To help schools meet the new requirement to evaluate teachers based on student achievement, Virginia officials created a method for calculating how much students learned in a year. By extension, they believe that the same method can show how well teachers are doing their jobs.
The Board of Education recommended that schools use these “student growth percentiles” — or measures of student progress based on standardized test scores — as one of several ways to rate teachers. But as the new evaluations have taken effect, most school districts have been ignoring the recommendation and developing their own measures, teacher by teacher.
Officials in Alexandria and in Arlington and Fairfax counties call the growth percentiles too limited to be useful, at least for now: They don’t show changes in achievement for very high-performing students, and they rely on consecutive years of test data not widely available in schools serving more-transient communities. All told, the calculation can be completed for less than 30 percent of teachers.
“There are a lot of caveats around them,” said Sue Sarber, professional development supervisor for Arlington Public Schools.
Such growth measures are being developed across the country as more than two dozen states have adopted tougher evaluations that tie teacher pay or tenure more closely to student performance. But the stalled implementation in Virginia underscores the practical challenges of using standardized test scores to rate teachers.
Although state tests are one of the most widely available sources of information about student achievement, they are offered only in certain subjects and grade levels and weren’t designed to evaluate individual teachers, so schools still need to come up with their own additional yardsticks.
Evaluations typically have consisted of principals’ visits to observe a teacher at work or a list of professional development activities, subjective measures that resulted in little distinction between great, mediocre and terrible teachers.
With an infusion of federal funds, dozens of states are working toward a more objective view of how students “grow” or learn over time — and holding teachers accountable for that growth.
Virginia agreed to make student academic progress count for 40 percent of its new teacher evaluations in order to receive a waiver from the federal No Child Left Behind law.
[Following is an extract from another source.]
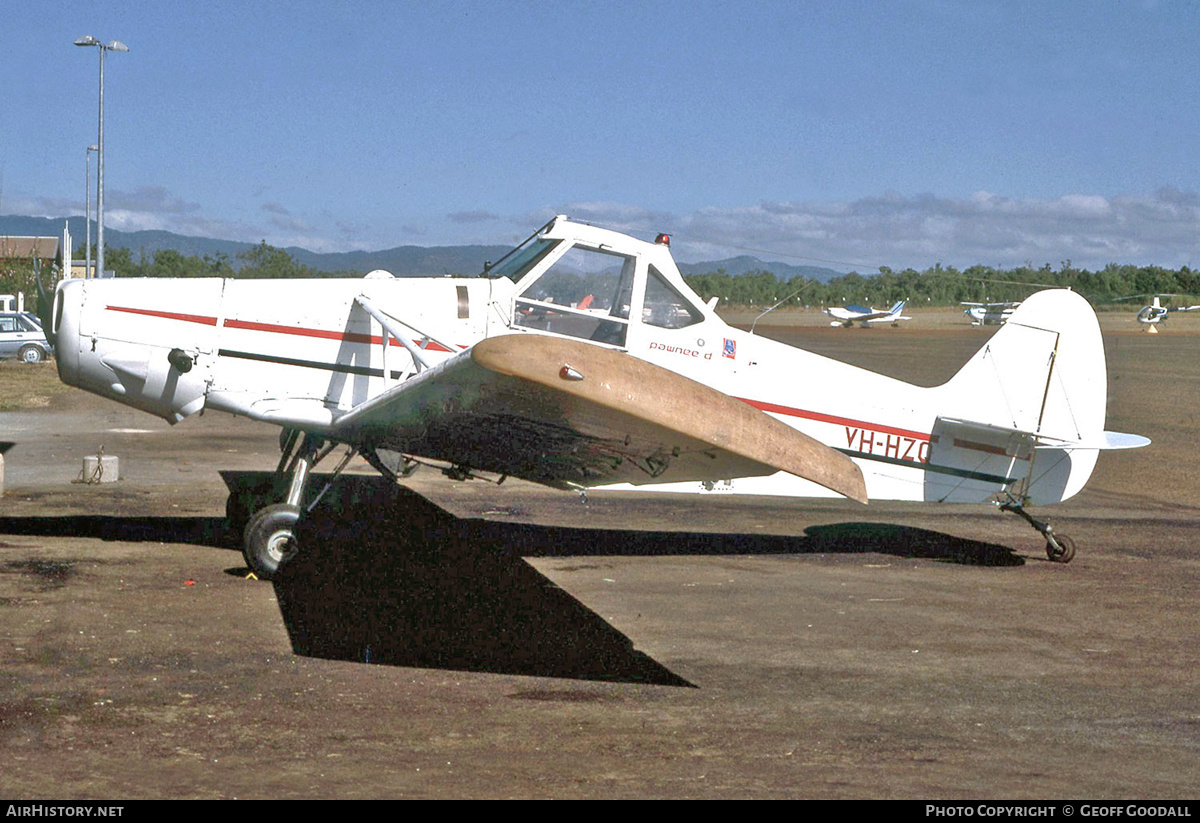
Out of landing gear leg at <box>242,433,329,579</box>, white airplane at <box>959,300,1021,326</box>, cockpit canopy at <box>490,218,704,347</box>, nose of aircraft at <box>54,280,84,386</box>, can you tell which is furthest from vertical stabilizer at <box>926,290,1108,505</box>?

The state developed its growth model as part of a $17.5 million federal stimulus grant awarded in 2009.
Student growth percentiles, first developed in Colorado, rank students on a scale of 1 through 99, according to how they scored on state reading or math tests relative to those who performed similarly on previous tests.
A score of 90, for example, would mean that a student scored higher than 90 percent of students who had similar academic performance the previous year. A high score could indicate significant personal improvement and a year of great teaching. Or not.
Such measures can prompt questions about why students in some classes, grade levels or schools are improving more than others, said Damian Betebenner, a senior associate at the Center for Assessment in Dover, N.H., which developed the system in Colorado on which the Virginia system is based.
But when applied to individual teachers, the measures are meant to be part of a broader set of evidence demonstrating a teacher’s impact on student growth, which is why Virginia officials intend for them to be used along with other measures.
Many educators say state tests alone are not the best tool for determining what students learn. Written to assess grade-level skills, such tests are particularly limited when evaluating the growth of high-performing students who score at or near the top on the tests every year.
Questions also swirl around how to interpret the available data. Experts say it is difficult to isolate the effectiveness of one teacher from the effectiveness of other teachers or tutors who work with students. It is also hard to know the role that out-of-classroom factors, such as poverty, language ability and home environment, play in student performance.
Value-added measures — an evaluation model embraced in many states and the District — use a complex algorithm that attempts to account for such variables to isolate the teacher’s influence, boiling it down to a single score. Reports have shown that value-added measurements can produce unreliable results when applied to individual teachers.
“It’s very difficult to get a clean, precise metric,” said Linda Darling-Hammond, an education professor at Stanford University who has studied such systems.
Without a widely available growth measure, districts in Northern Virginia are asking teachers to illustrate student growth primarily by setting goals. At the beginning of the year, teachers and administrators review students’ performance and set specific targets for progress.
State guidelines say teachers must use reliable measures, but that could mean reading fluency tests for a special education teacher, abdominal fitness tests for a physical-education teacher, and end-of-unit tests for a math teacher.
To determine student progress, Mike Bonfadini, a seventh-grade math teacher at Bull Run Middle School in Gainesville, used results from pre-tests, post-tests and retests for different chapters or units, as well as quarterly benchmark tests.
The school’s new teacher evaluations include at least two classroom observations by administrators and measure six other standards — professional knowledge, instructional planning, instructional delivery, assessment of learning, learning environment, and professionalism.
In the end, Bonfadini was rated in the highest of four categories. He said he was already monitoring student progress but that the new evaluation made him report it more carefully.
At the end of the day, his job is the same, he said: “You make a rapport with the students and help them learn to the best of your ability.”